What's given us of actual existence?
One teasing, fading hour. A rodent's summer.
But time to tread a negligible distance
And cede our spot of earth to the next comer.
Time leads us on, then proffers but a crumb; her
Broad gift fills hollowly and passes quick, see?
What truth torments us more or leaves us glummer?
Lord Byron wasn't simply blowin' Dixie.

The body's constant bullying insistence
On food and drink and sleep-how troublesome! Her
Unwavering demands brook no resistance.
The shaves, the showers! Even burdensomer,
The toiling for a paycheck, growing number
By day, each man with his own load of bricks he
Must tote. The hours waiting for the plumber!

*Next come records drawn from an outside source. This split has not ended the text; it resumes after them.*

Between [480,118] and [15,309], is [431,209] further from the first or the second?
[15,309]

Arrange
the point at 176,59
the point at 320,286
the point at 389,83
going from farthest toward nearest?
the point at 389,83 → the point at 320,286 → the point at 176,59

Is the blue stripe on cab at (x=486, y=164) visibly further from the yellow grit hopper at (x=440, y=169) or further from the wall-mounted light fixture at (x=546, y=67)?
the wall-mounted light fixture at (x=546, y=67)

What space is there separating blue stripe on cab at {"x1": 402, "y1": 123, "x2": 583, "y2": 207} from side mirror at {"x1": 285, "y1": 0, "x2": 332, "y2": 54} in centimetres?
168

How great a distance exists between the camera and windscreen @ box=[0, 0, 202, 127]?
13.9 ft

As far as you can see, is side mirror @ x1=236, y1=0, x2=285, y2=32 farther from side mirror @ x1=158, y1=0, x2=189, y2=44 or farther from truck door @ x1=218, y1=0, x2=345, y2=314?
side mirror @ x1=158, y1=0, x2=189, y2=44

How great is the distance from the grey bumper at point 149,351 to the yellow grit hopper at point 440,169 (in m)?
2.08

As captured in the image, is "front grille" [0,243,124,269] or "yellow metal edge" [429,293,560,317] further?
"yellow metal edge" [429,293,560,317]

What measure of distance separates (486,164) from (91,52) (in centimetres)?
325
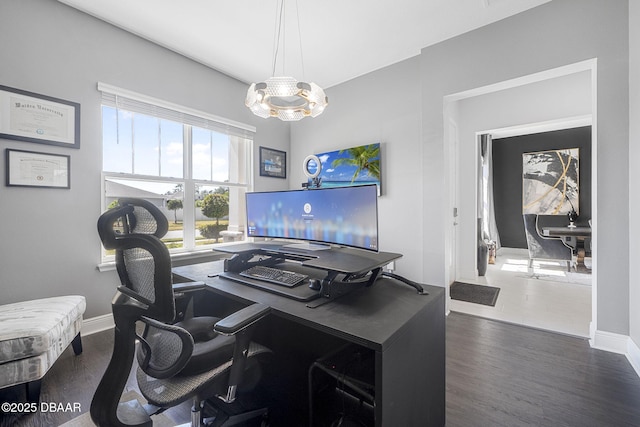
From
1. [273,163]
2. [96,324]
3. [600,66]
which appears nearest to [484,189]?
[600,66]

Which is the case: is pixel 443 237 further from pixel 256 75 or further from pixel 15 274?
pixel 15 274

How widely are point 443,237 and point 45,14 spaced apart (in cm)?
421

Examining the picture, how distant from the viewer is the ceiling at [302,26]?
238cm

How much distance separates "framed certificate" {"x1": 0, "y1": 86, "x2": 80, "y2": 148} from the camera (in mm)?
2047

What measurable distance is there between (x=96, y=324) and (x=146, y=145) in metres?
1.84

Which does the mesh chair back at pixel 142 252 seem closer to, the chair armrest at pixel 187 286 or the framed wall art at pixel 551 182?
the chair armrest at pixel 187 286

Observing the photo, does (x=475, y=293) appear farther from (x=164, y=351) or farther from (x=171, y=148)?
→ (x=171, y=148)

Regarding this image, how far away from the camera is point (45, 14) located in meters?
2.22

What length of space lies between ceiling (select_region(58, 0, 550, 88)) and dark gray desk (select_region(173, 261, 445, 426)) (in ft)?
8.18

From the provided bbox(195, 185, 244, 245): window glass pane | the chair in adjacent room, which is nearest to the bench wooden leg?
bbox(195, 185, 244, 245): window glass pane

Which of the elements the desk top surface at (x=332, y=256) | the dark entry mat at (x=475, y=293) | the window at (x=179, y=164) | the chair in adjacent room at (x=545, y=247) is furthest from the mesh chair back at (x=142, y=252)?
the chair in adjacent room at (x=545, y=247)

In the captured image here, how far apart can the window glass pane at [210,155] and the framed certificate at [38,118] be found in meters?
1.13

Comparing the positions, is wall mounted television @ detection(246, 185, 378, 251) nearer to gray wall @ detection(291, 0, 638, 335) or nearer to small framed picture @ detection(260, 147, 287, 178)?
gray wall @ detection(291, 0, 638, 335)

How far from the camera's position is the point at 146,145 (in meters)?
2.88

Lord Byron wasn't simply blowin' Dixie.

It makes the starriest-eyed optimist tense-
And wisemen with gold, frankincense and some myrrh-
To think of never being seen or missed hence.

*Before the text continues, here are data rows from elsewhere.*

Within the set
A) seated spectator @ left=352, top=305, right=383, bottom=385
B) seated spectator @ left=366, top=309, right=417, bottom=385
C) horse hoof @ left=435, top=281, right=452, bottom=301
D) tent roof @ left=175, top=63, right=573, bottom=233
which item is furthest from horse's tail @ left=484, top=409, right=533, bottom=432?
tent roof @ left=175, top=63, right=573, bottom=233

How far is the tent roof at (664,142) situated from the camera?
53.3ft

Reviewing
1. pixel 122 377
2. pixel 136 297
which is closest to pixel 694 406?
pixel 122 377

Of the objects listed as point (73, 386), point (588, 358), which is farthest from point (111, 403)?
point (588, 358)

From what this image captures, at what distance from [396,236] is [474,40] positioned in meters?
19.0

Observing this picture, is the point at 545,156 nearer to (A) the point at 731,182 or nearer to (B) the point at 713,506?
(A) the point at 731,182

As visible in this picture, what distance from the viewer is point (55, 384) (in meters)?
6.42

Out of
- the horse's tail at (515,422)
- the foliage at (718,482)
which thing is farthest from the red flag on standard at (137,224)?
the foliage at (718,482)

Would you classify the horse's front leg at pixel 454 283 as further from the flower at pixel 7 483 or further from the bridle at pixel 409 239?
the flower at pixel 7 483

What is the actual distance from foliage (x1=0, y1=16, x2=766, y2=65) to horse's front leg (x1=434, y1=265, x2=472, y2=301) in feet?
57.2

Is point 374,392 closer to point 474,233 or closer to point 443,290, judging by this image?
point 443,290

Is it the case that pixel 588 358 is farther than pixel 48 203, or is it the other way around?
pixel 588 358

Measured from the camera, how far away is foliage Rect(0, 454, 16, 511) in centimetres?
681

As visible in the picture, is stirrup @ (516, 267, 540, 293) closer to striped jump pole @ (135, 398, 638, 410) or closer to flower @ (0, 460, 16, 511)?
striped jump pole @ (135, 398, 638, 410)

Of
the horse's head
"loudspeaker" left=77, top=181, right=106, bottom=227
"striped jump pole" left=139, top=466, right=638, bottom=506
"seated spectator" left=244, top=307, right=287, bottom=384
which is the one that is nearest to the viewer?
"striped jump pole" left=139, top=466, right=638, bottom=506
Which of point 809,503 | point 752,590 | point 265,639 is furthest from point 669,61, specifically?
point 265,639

Though in their shallow, thoughtless youth, true, some err
And feel they've lots of time-What blunder dumber?-
Before long, even dolts and lunatics see
Theirs is a different, but no slower drummer.
Lord Byron wasn't simply blowin' Dixie.

                                                Envoi
Prince, in a flash the great Fee-Fie-Fo-Fummer
Chops us all down. We're all in the same fix, see?
Life speeds away. Our moment passes. Bummer.
Lord Byron wasn't simply blowin' Dixie.